The July 4, 1969 Memorial Bench looks out across the lake.

(Photo by Susan Schwartz Salontay)

The idea for the memorial bench started exactly five years ago. I was in Lakewood on business. I stopped for lunch at the downtown restaurant Souper Market and picked up a Lakewood Observer.

I was very moved by the article Lakewood resident Gary Rice had written for the 45th anniversary of the storm. He had graduated with my sister the month before the storm. He wrote that her passing had inspired him to take her declared college major in education as his own.

I finished the article and my lunch, and did something I never thought I would do again. I drove down Belle Ave and entered Lakewood Park.

The bandstand seemed to be the only structure that was remotely the same. I had been told this is where my sister was killed by falling trees. I had been there that day, but was with a girlfriend taking refuge in a home nearby. As I drew closer, I saw hundreds of memorial plaques on benches, and sidewalk bricks. I spent a good bit of time looking for one that remembered the historic storm of July 4, 1969 but found nothing.

My next stop was City Hall where I left a note for my former classmate and the current mayor, Mike Summers, asking how to purchase a memorial bench for my sister. Mike caught up with me a week later and told me that after talking to other members of the class reunion committee, the decision had been made to have the class donate the funds. In the summer of '69, our class had just graduated from the three junior highs and was entering Lakewood High in the fall.
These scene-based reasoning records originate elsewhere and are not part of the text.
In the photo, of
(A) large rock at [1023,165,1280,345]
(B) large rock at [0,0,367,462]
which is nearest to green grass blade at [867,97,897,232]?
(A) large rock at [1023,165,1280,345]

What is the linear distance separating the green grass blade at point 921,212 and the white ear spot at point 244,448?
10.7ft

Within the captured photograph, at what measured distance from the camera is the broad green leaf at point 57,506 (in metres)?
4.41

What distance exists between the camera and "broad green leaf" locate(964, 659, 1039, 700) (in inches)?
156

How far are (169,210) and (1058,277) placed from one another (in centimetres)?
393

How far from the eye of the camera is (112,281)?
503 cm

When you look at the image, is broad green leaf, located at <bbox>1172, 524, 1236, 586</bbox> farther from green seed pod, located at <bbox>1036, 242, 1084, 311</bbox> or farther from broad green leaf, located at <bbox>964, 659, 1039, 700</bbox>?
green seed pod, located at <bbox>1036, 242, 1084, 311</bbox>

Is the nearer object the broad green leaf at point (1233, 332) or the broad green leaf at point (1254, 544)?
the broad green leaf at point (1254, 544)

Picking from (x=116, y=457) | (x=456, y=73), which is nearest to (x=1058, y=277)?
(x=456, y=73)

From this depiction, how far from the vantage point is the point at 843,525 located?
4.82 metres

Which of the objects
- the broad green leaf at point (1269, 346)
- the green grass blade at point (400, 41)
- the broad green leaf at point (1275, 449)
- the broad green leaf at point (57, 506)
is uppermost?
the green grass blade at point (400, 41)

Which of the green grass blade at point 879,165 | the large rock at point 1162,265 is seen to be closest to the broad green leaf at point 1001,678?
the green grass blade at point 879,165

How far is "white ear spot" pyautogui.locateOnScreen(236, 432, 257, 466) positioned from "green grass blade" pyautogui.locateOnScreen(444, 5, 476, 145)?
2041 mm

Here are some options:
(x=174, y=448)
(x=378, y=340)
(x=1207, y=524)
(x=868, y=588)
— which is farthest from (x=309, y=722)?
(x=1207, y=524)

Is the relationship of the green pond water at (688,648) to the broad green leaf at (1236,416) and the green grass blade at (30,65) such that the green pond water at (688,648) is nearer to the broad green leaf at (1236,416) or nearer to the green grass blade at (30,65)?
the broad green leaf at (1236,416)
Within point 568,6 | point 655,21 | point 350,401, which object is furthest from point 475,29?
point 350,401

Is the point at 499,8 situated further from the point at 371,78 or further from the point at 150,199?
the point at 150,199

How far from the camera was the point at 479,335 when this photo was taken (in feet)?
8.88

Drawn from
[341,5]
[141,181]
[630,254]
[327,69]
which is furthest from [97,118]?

Obviously, the event was seared in everyone’s memory, although I was the only classmate who lost a sibling.

The project was spearheaded by our homecoming queen and reunion chair, Anita Weber Rhea. The website and donation apparatus was put together by class brainiac Ellen McFarland Matheny and the email blast resulted in our collecting the $1200 needed within a two day period. I wrote all the thank-you notes.

The bench was completed and installed the following summer, just in time for our annual class picnic held in Lakewood Pavilion. At some point, everyone present walked down to the new lakefront promenade and viewed the bench, which is closest to the Solstice Steps.

The plaque reads:        
                                                       July 4, 1969
                                        Greta Schwartz / Dagmar Dolejs
                                         Donated by the LHS class of 72

Everyone present felt proud that our class was the one to commemorate this event.

For me, the park suddenly came alive again. Instead of a foreboding place of sadness, I now saw all the wonderful improvements and smiled at all the families enjoying this wonderful park with their loved ones. At least once a year, I visit and sit on the bench.

It’s all good. My sister is remembered.